1. 秘密キーと自己署名証明書を生成します。
   • 2048 ビット RSA 秘密キー ファイル private.key と、365 日間有効な自己署名証明書ファイルcertificate.crt を生成します。
   • 秘密キー ファイルはデータの暗号化と復号化に使用され、証明書ファイルには公開キーと関連する証明書情報が含まれています。

   openssl req -newkey rsa:2048 -nodes -keyout private.key -x509 -days 365 -out certificate.crt
   

• パラメータの詳細な説明:
  • req：OpenSSLの証明書要求ツールを使用することを示します。
  • -newkey rsa:2048: 新しい RSA キー ペアを作成します。RSA アルゴリズムでは 2048 ビットのキー長が使用されます。
  • -nodes: 生成された秘密キー ファイルは暗号化されません。これにより、秘密キーを使用するときにパスワードを入力する必要がなくなります。
  • -keyout private.key: 生成された秘密キーを private.key ファイルに保存します。
  • -x509: 自己署名 X.509 証明書を作成します。
  • -days 365：証明書の有効期間を365日に設定します。
  • -out certificate.crt: 生成された証明書をcertificate.crtファイルに保存します。

---

2. 証明書署名要求 (CSR) を生成します。
   • 2048 ビット RSA 秘密キーと証明書署名リクエストを生成します。

   openssl req -new -newkey rsa:2048 -nodes -keyout private.key -out csr.csr
   

• パラメータの詳細な説明:

  • req：OpenSSLの証明書要求ツールを使用することを示します。
  • -new: 新しい証明書リクエストを作成します。
  • -newkey rsa:2048: 新しい RSA キー ペアを作成します。RSA アルゴリズムでは 2048 ビットのキー長が使用されます。
  • -nodes: 生成された秘密キー ファイルは暗号化されません。これにより、秘密キーを使用するときにパスワードを入力する必要がなくなります。
  • -keyout private.key: 生成された秘密キーを private.key ファイルに保存します。
  • -out csr.csr: 生成された証明書要求を csr.csr ファイルに保存します。

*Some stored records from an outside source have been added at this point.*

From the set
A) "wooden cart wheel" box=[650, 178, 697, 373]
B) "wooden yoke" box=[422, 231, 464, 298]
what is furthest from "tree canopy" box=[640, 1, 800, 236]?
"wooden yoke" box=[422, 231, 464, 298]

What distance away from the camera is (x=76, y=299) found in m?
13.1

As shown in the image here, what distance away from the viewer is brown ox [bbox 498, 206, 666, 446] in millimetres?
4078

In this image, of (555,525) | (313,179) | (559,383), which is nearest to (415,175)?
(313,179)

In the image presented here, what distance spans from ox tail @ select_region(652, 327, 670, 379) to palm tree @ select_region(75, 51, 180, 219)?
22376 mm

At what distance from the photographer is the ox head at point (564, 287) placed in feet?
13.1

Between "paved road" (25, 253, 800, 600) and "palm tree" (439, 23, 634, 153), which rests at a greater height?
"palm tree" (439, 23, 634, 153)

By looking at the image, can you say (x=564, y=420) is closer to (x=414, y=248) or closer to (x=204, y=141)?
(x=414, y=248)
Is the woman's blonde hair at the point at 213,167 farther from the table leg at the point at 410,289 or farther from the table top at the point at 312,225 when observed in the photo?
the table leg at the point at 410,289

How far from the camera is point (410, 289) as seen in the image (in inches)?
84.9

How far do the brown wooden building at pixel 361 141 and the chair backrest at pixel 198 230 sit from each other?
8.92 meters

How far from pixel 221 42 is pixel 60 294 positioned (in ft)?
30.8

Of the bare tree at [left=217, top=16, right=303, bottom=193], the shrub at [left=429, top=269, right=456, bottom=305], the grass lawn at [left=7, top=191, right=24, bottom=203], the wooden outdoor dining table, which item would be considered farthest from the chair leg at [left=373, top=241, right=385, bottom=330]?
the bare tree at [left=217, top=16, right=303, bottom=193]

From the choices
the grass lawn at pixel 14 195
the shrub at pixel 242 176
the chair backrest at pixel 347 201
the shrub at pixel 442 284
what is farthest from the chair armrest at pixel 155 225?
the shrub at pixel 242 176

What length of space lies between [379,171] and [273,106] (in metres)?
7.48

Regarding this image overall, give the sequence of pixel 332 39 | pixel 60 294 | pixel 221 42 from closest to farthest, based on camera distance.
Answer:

• このコードを実行すると、秘密鍵ファイル private.key と証明書署名要求ファイル csr.csr が生成されます。

• 秘密キー ファイルはデータの暗号化と復号化に使用され、証明書署名要求ファイルには、ドメイン名、組織など、証明書を申請するための関連情報が含まれています。この証明書署名要求ファイルを認証局 (CA) に送信して、有効な証明書を取得できます。

3. 証明書の詳細を表示します。
   • 発行局、有効期間、公開鍵などの証明書の詳細が表示されます。

   openssl x509 -in certificate.crt -text -noout
   

---

4. 秘密キーの詳細を表示します。
   • アルゴリズム、長さなどを含む秘密キーの詳細を表示します。

   openssl rsa -in private.key -text -noout
   

---

5. ファイルの暗号化と復号化:
   • ファイルは、AES-256-CBC アルゴリズムを使用して暗号化および復号化されます。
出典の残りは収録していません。